Beratung 26.10.2015, 01:00 Uhr

Jeder zweite Absolvent sollte im Ausland studiert haben

Die deutsche Ingenieurausbildung genießt einen exzellenten Ruf im In- und Ausland. Trotzdem gibt es Verbesserungsbedarf. Lars Funk, Bereichsleiter Beruf und Gesellschaft im Verein Deutscher Ingenieure (VDI), erklärt, was der Ingenieurverein tun kann und welchen Herausforderungen sich Hochschulen und Studierende künftig stellen müssen.

Auch an der deutschen Ingenieurausbildung gibt es noch Verbesserungsbedarf!

Auch an der deutschen Ingenieurausbildung gibt es noch Verbesserungsbedarf!

Foto: panthermedia.net/kasto

Lars Funk fordert mehr Durchlässigkeit für Techniker und Meister.

Lars Funk fordert mehr Durchlässigkeit für Techniker und Meister.

Quelle: VDI

Herr Funk, die deutsche Ingenieurausbildung genießt international einen exzellenten Ruf. Worin liegen ihre Stärken und wo besteht noch Verbesserungsbedarf?

Lars Funk: Unseren Hochschulen gelingt es über das Fachwissen hinaus, ganzheitliche Zusammenhänge zu vermitteln. Außerdem trägt die starke Praxisorientierung an unseren Hochschulen zum hohen Ansehen der deutschen Ingenieurausbildung bei.
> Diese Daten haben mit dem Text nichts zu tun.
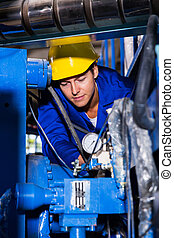 industrial machine operator checking on machinery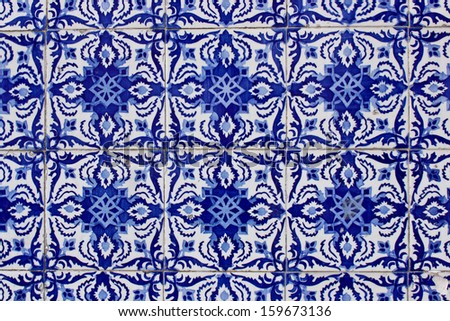 old traditional portuguese azulejo tiles on a wall of a house in Porto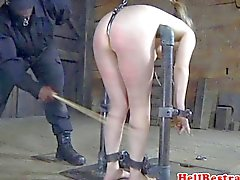 Restrained bdsm sub caned by black master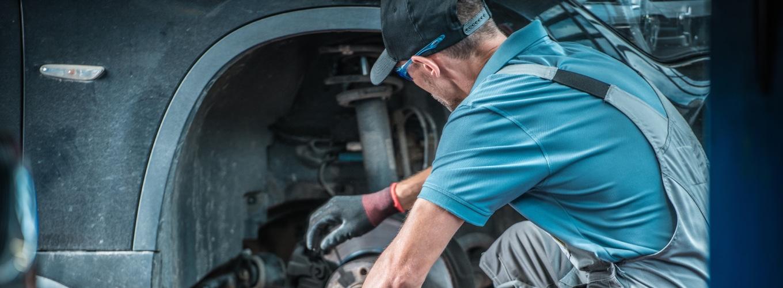 Mechanic Checking Car Tire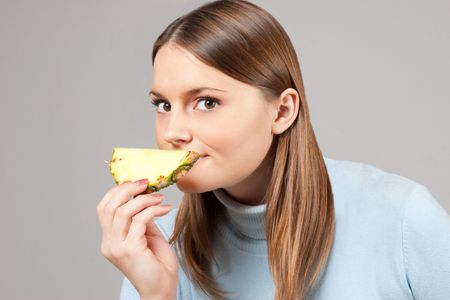 young adult woman smelling pineapple slice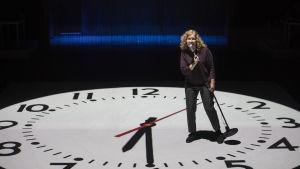 Henna Hakkaraisen näyttelemä toimittaja Tintti juuttuu jättimäisen kellotaulun uumeniin.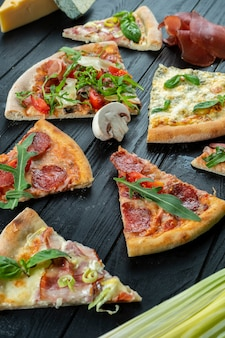 Verschillende plakjes pizza op donkere houten achtergrond. italiaanse keuken. eten foto achtergrond.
Wir sehen jedoch auch Verbesserungsbedarf. Dies betrifft z. B. das Thema Durchlässigkeit, also die speziell zugeschnittenen Studienangebote für Techniker und Meister. Den teilweise vorhandenen „Angleichungswettbewerb“ zwischen Fachhochschulen und Universitäten sieht der VDI ebenso kritisch. Denn auch in Zukunft werden wir Hochschulen mit sehr unterschiedlichen Profilen benötigen.
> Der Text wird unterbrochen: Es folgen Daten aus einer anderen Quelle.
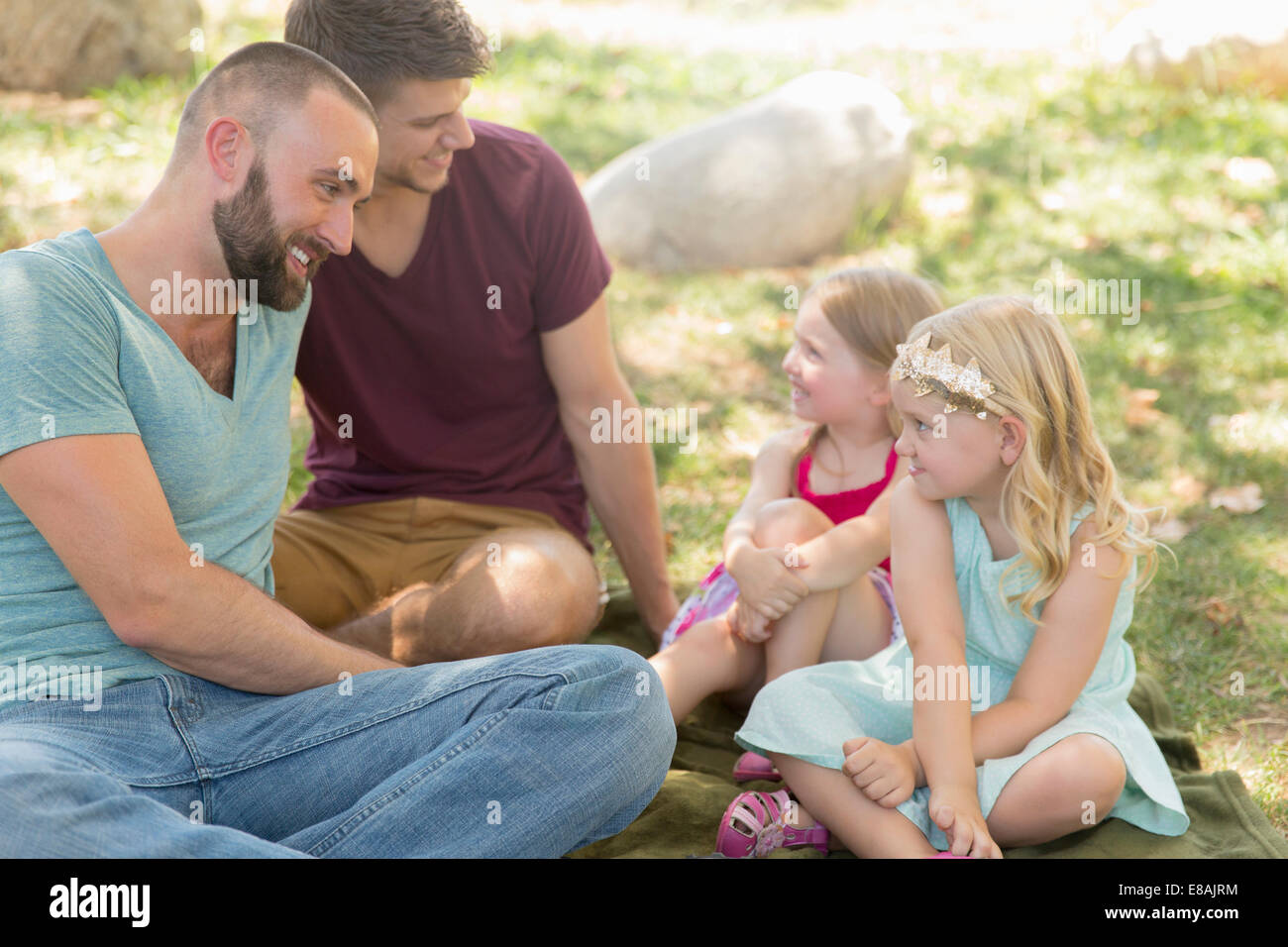 Two sisters and fathers sitting chatting in park - Stock Image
Welche Maßnahmen und Konzepte sind besonders geeignet, um den Studienerfolg in den Ingenieurwissenschaften zu verbessern?
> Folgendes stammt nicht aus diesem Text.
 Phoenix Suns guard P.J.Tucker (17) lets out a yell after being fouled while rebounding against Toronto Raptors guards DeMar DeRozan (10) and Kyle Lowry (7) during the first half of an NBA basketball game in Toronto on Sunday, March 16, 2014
Wir sollten daran arbeiten, dass sich Studierende bereits vor Aufnahme des Studiums besser über die Anforderungen des Ingenieurberufs und des Ingenieurstudiums informieren. Darüber hinaus kommt der Gestaltung der Studieneingangsphase nach wie vor eine besondere Bedeutung zu.

Was ist die größte Herausforderung in der Studieneingangsphase?

Sie besteht aus unserer Sicht in der großen Heterogenität der Studienanfänger. Die Fähigkeit der Hochschulen, auf die individuellen Bildungsbiografien der Studienanfänger einzugehen, ist heute das A und O. Die Studierenden müssen nach der Zeit in der Schule oder im Job die Umgewöhnung an akademische Lernmethoden und die Lernumgebung Hochschule meistern.

Der VDI fordert, dass die Studierenden in den Ingenieurwissenschaften mobiler werden. Wie wichtig sind Auslandsaufenthalte für die späteren Beschäftigungschancen?

Auslandaufenthalte helfen Ingenieurstudierenden dabei, ihre Persönlichkeit weiterzuentwickeln. Das ist sehr wichtig. Da immer mehr Ingenieurinnen und Ingenieure in einem internationalen Umfeld arbeiten, sind aber auch Fremdsprachenkenntnisse, interkulturelle Kompetenz und internationale Projekterfahrung bei Arbeitgebern sehr gefragt. Allerdings gehen nach einer DAAD-Studie nur 24 % der Studierenden während ihres Studiums ins Ausland. Wir möchten, dass mittelfristig jeder zweite Absolvent auch im Ausland studiert hat.

Der VDI will dem Fachkräftemangel entgegen wirken. Was kann getan werden?

Die Begeisterung für Naturwissenschaften und Technik muss schon früh einsetzen. Das treibt der VDI mit seinen VDIni Clubs voran und setzt es mit den VDI-Zukunftspiloten fort. Außerdem muss die soziale Durchlässigkeit des Bildungssystems dahin gehend verbessert werden, dass mehr junge Menschen aus nicht-akademischen Familien ein Studium anstreben. Hierzu gehören auch Jugendliche mit Migrationshintergrund, bei denen bisher ein ungeheures Potenzial ungenutzt bleibt.